Which is faster? Mul or 32 times addition? If Mul is slower I will reinvent the mul instruction.
Hi Onan,
If I understand correctly, you want to multiply a number by 32. Is that correct? If this is the case, why not use the shl instruction?
shl eax,5 ; multiply eax by 2^5 = 32
MUL is surprisingly fast ~8 clock cycles
but, i am sure Erol is rigt - SHL is probably ~3 clock cycles or less
No not that Erol, I mean something like this
http://en.wikipedia.org/wiki/Binary_multiplier#Example
1011 (this is 11 in binary)
x 1110 (this is 14 in binary)
======
0000 (this is 1011 x 0)
1011 (this is 1011 x 1, shifted one position to the left)
1011 (this is 1011 x 1, shifted two positions to the left)
+ 1011 (this is 1011 x 1, shifted three positions to the left)
=========
10011010 (this is 154 in binary)
Well I guess that Intel Corp Guys were far sophisticated than me on this stuff.
that method of multiplying was faster than MUL on older processors (like the 8088)
one any modern processor, MUL or IMUL is much faster (and much smaller :P )
ok - little surprise here :eek
i used a multiplier constant of 10
for that constant, only 2 bits are set (1010)
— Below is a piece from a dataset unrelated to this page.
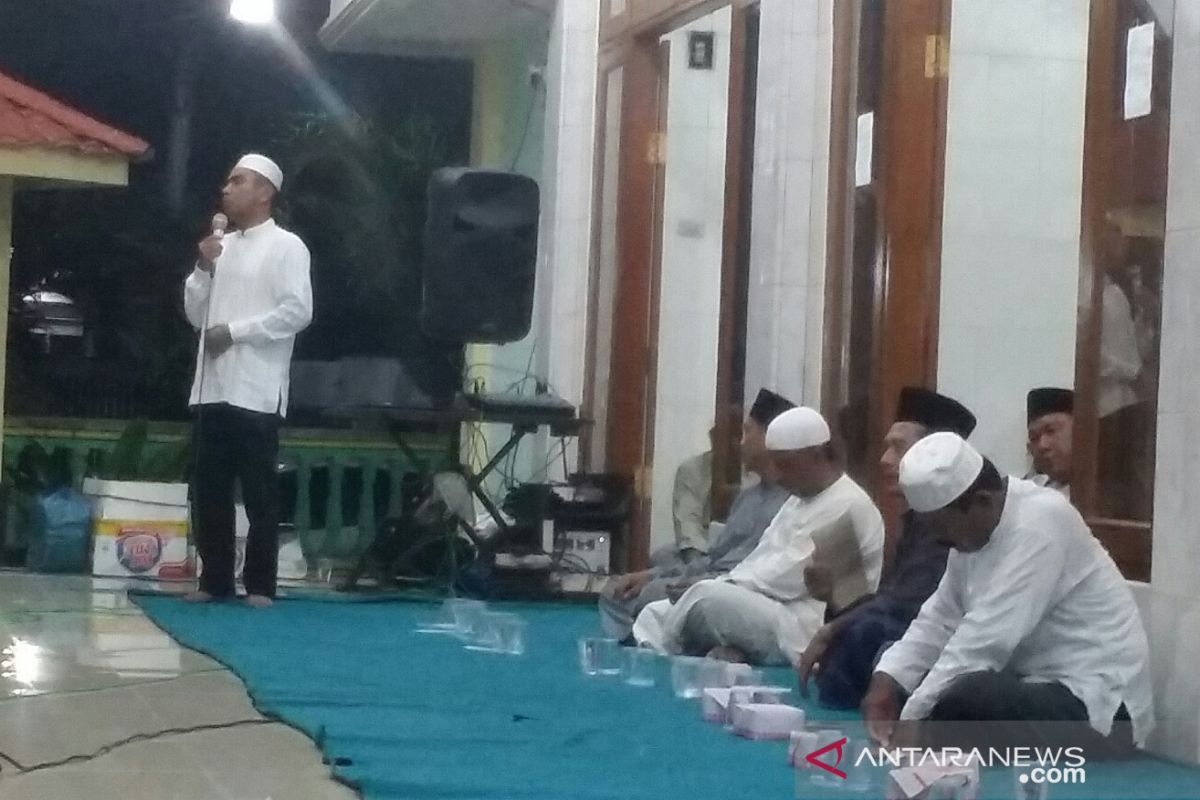 Camat Kualuhhulu ingin tiap desa lahirkan hafiz Qur'an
if the constant has more than 2 bits set, MUL or IMUL will be faster :P
prescott w/htt:
Pentium 4 Prescott (2005+), MMX, SSE3
X 10 SHL/ADD: 6 6 6 6 6
X 10 MUL: 7 7 7 7 7
X 10 IMUL: 7 7 7 7 7
If you are multiplying by a constant 10, how fast in comparison would the following be:
lea eax,[eax*4+eax]
add eax,eax
thanks for reminding me, Ray :P
Pentium 4 Prescott (2005+), MMX, SSE3
X 10 SHL/ADD: 6 6 6 6 6
X 10 MUL: 7 7 7 7 7
X 10 IMUL: 7 7 7 7 7
X 10 LEA [EAX*4+EAX]: 7 7 7 7 7
X 10 ADD [EAX*8+EAX]: 7 7 7 7 7
i believe those methods will be faster on most processors newer than the P4's
Core (2006+), MMX, SSE3
X 10 SHL/ADD: 4 4 4 4 4
X 10 MUL: 6 6 6 6 6
X 10 IMUL: 6 6 6 6 6
X 10 LEA [EAX*4+EAX]: 3 3 3 3 3
X 10 ADD [EAX*8+EAX]: 3 3 3 3 3
P3 (2000+), MMX, SSE1
X 10 SHL/ADD: 6 6 6 6 6
X 10 MUL: 6 6 6 6 6
X 10 IMUL: 7 7 7 7 7
X 10 LEA [EAX*4+EAX]: 6 6 6 6 6
X 10 ADD [EAX*8+EAX]: 6 6 6 6 6
I bet that intel Guy did not use one IC for the mul, but multiple. On MCS51, Inc 24 clock Add 12 Clock and MUL and DIV 48 Clock, obviously, they done something special except for the INC instruction.